L'origine de Port-Aviation

Portrait de fbedei

Au début des années 1900, les premiers pionniers commencent à construire des machines à voler.

A partir de 1908, le nombre de pionniers devient important et il faut à ces "fous volants" de vastes terrains dégagés pour entreprendre leur aventure et réaliser leur vols d'essais. Si bien que l'usage sporadique de terrains militaires autour de Paris devient problématique.

Le principal terrain disponible pour les aviateurs français est celui d'Issy-les-Moulineaux, mais ses inconvénients sont connus :

"il est constamment traversé de remous dangereux, cerné d'obstacles gênants, trop petit pour des évolutions de grands rayons imposées aux avions cellulaires par leur principes même de construction, trop étroit pour des appareils rapides comme le Blériot. L'aviateur n'est pas maître de son heure d'expérience. Il doit opérer à heure fixe pendant deux laps de temps quotidiens trop courts, et cela, au prix d'un service d'ordre toujours onéreux. Cependant, sa proximité de Paris est avantageuse, surtout pour la mise au point des nouveaux appareils et nos aviateurs y ont encore opéré d'intéressants essais. Mais il est douteux qu'ils y séjournent longtemps, au moins sous le régime actuel". (Extrait de l'Aérophile du 1er octobre 1908).

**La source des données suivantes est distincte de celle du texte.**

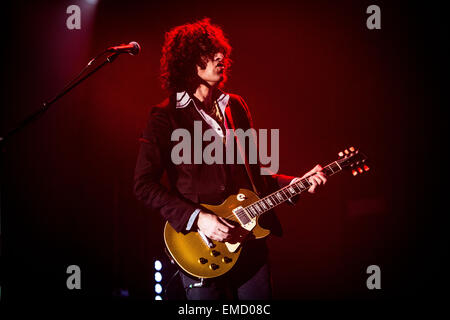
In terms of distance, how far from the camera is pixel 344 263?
10.3 feet

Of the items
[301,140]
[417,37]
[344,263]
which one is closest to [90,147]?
[301,140]

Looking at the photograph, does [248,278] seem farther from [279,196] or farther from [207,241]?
[279,196]

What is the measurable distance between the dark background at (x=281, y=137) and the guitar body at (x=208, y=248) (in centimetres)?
115

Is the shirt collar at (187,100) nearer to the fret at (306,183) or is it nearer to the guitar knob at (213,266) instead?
the fret at (306,183)

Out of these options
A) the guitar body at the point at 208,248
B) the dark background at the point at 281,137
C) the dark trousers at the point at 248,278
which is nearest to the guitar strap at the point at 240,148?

Déjà, la société Antoinette a loué, pour les essais de ses prochains avions, l'île de Tournedos sur la Seine au-delà des Andelys.

Henri Farman s'installe à Mourmelon, au bord du camp de Chalons sur Marne, mis à la disposition des aviateurs par le ministre de la Guerre à peu près dans les mêmes conditions que le terrain d'Issy-les-Moulineaux mais où l'espace, tout au moins, ne manquera pas.

De son côté, Louis Blériot multiplie ses expériences. Le 11 septembre 1908, devant Louis Barthou, ministre des Travaux publics, il réalise un beau vol. Barthou le félicite ainsi que les aviateurs présents : Goupy, Delagrange, les frères Voisin, Legagneux, etc… Le lendemain, à six heures du matin, Blériot reprend son entraînement à Issy-les-Moulineaux, mais il casse du bois au cours d'un virage trop près du sol. Il est alors résolu à ne plus faire d'expériences au champ de manœuvres. Son appareil, qui atteint le 80 km/ heure, le traverse en un clin d'œil et il doit constamment se préoccuper des virages. Il espère trouver en Beauce, du coté de Toury, les vastes espaces nécessaires aux évolutions d'un engin rapide. Tout cela montre la nécessité de créer un aérodrome sur lequel les aviateurs seraient chez eux.

C'est à ce moment que la S.E.A. offre un terrain à Viry Châtillon pour y faire les installations nécessaires aux pilotes et à recevoir du public. Léon Delagrange est un des habitués d'Issy-les-Moulineaux. Le 13 septembre 1908, avant 6 heures du matin, il effectue un beau vol de 10 mn 10 s. il se propose de tenter un nouvel essai à 9 heures mais le commissaire de police, se basant sur le règlement, ne le permet pas.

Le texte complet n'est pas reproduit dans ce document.